------ Source records ------

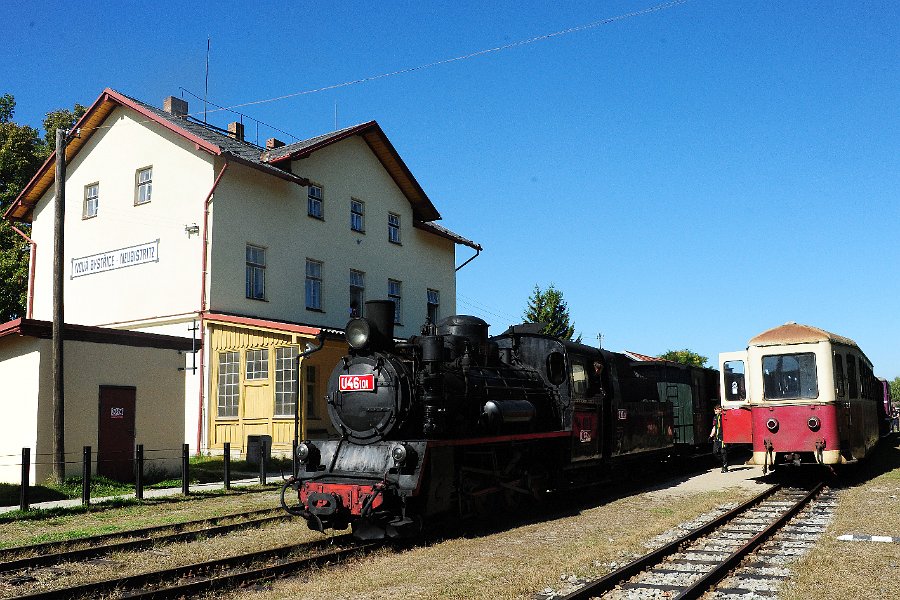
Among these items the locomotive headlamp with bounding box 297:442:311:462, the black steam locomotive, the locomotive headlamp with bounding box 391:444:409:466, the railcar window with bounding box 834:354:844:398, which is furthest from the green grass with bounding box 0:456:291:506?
the railcar window with bounding box 834:354:844:398

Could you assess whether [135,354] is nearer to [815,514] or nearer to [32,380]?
[32,380]

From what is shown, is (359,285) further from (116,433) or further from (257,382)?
(116,433)

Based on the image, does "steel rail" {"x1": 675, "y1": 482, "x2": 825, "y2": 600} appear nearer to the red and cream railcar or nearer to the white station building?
the red and cream railcar

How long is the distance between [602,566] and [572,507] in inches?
198

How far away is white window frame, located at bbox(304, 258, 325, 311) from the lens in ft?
80.1

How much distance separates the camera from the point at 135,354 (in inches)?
682

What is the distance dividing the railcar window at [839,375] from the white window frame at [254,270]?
49.5 ft

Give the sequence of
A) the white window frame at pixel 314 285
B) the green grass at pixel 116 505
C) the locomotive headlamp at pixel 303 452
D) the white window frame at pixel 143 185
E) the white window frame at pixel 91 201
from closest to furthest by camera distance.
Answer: the locomotive headlamp at pixel 303 452 < the green grass at pixel 116 505 < the white window frame at pixel 143 185 < the white window frame at pixel 314 285 < the white window frame at pixel 91 201

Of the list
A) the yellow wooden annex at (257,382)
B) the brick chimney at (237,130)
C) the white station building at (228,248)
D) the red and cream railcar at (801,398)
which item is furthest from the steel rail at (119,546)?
the brick chimney at (237,130)

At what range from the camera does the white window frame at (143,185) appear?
23578mm

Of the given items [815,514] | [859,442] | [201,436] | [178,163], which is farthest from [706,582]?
[178,163]

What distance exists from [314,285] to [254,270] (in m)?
2.41

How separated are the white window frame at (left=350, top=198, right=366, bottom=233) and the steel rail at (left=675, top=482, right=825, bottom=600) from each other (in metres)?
17.6

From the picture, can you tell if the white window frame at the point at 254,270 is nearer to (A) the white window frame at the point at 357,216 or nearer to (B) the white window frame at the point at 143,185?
(B) the white window frame at the point at 143,185
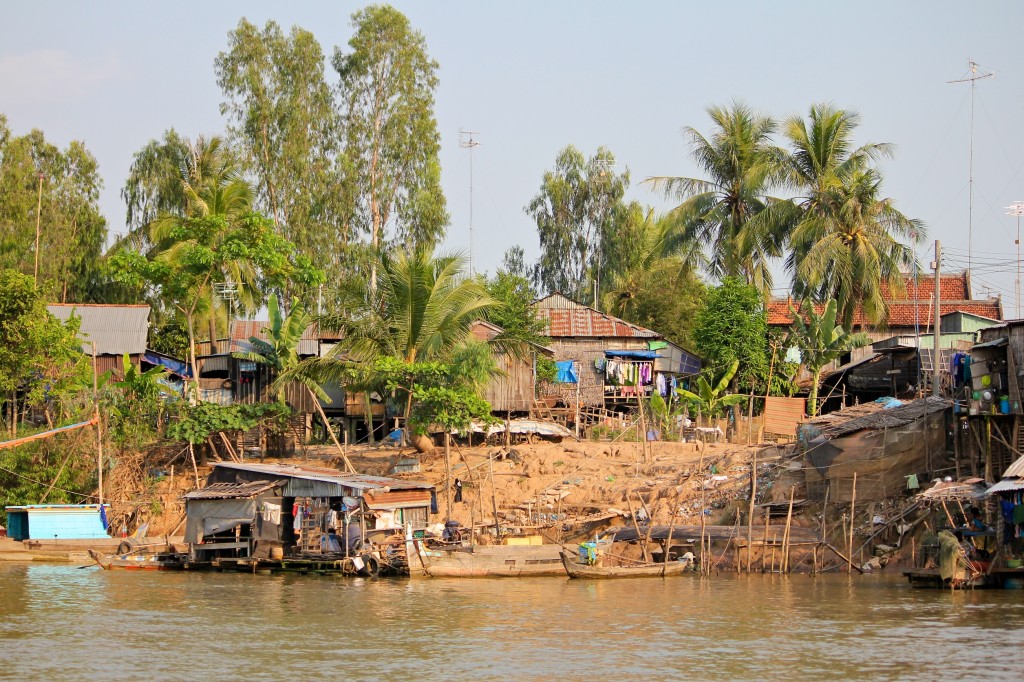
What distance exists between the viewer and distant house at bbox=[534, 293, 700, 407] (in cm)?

------

*Task instructions*
All preceding records should be duplicated verbatim, images excepted.

*Result for this task*
Among these items the locomotive headlamp with bounding box 297:442:311:462, the black steam locomotive, the locomotive headlamp with bounding box 391:444:409:466, the railcar window with bounding box 834:354:844:398, which is furthest from the green grass with bounding box 0:456:291:506?
the railcar window with bounding box 834:354:844:398

Could you assess whether [135,354] is nearer to [815,514] or nearer to [32,380]?
[32,380]

From what is shown, is (359,285) further from (116,433) or further from (257,382)?
(116,433)

Based on the image, does "steel rail" {"x1": 675, "y1": 482, "x2": 825, "y2": 600} appear nearer to the red and cream railcar or nearer to the white station building?
the red and cream railcar

How long is the distance between [602,566] and [572,507] in inches?
198

How far away is white window frame, located at bbox(304, 258, 325, 311) from the lens in ft?
80.1

How much distance separates the camera from the point at 135,354 (in inches)?
682

What is the distance dividing the railcar window at [839,375] from the white window frame at [254,270]?
49.5 ft

Give the sequence of
A) the white window frame at pixel 314 285
B) the green grass at pixel 116 505
C) the locomotive headlamp at pixel 303 452
D) the white window frame at pixel 143 185
E) the white window frame at pixel 91 201
from closest to furthest by camera distance.
Answer: the locomotive headlamp at pixel 303 452 < the green grass at pixel 116 505 < the white window frame at pixel 143 185 < the white window frame at pixel 314 285 < the white window frame at pixel 91 201

Of the list
A) the yellow wooden annex at (257,382)
B) the brick chimney at (237,130)
C) the white station building at (228,248)
D) the red and cream railcar at (801,398)
which item is furthest from the steel rail at (119,546)?
the brick chimney at (237,130)

At what range from the camera does the white window frame at (143,185) appear?
23578mm

Of the given items [815,514] | [859,442] | [201,436] | [178,163], which is farthest from [706,582]?
[178,163]

What distance exists from [314,285] to [254,270] (in m)?
2.41

How separated are the white window frame at (left=350, top=198, right=366, bottom=233) and the steel rail at (left=675, top=482, right=825, bottom=600) from each other (in metres)?
17.6

From the picture, can you tell if the white window frame at the point at 254,270 is nearer to (A) the white window frame at the point at 357,216 or nearer to (B) the white window frame at the point at 143,185?
(B) the white window frame at the point at 143,185
What distance exists between the viewer and distant house at bbox=[534, 293, 700, 407] (in cm)?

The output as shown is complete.